I tired to add more layers. Neither fullyconnected or dropout layers increased accuracy it only effected learning speed manily slowed down)

The number of repetitions(epochs) highly effects the learning accuracy. If 1 epoch was used the accuracy stopped about 0.92. 
Epoch 20 is ideal as after that the netwrok doesn't seems to train higher.

The bach sie is a factor which highly effects learning speed. If the bach number is too low then then it acts like a bottle neck and slows down the learning process in exchange of a minimal accuracy exchange in the first epoch. If it is too large then the learning is quicker but the number of epochs has to be increased as the accuracy in each epoch drops. 128 was chosen to be an ideal bach size as the learning is still wuick and a smaller amout of epochs is enough.

I tested every optimization function mentioned at [this](https://towardsdatascience.com/types-of-optimization-algorithms-used-in-neural-networks-and-ways-to-optimize-gradient-95ae5d39529f) article. RMSProp perfomed the best from all of them.

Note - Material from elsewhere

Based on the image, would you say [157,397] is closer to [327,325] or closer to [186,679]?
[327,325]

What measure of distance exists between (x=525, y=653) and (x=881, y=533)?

## Digit recognition from input picture
The program is able to recognise a single digit from a picture.
The picture is preprocessed for better match:
* If the size is larger than 28\*28 pixels. It is resized to be exactly 28\*28.
* The picture is converted to gray scale
* As most handwritten stuff are on white paper, the picture is inverted so the white papre is represented as 0s
* Once the picture is converted into an array it is normalised to be between 0 and 1


## Code structure
The main functionality of the program is organised into a single class. This class contains methods for:
* Dataset download/open
* Dataset unzipping from gzip format
* Processor for images and labels in the dataset
* Model choser
* Method for training a model
* Method for reading in an input image or folder
* Method to predict a number with the trained up model
* Save model into a file and load previous model

### [argparse](https://docs.python.org/3.6/library/argparse.html#module-argparse)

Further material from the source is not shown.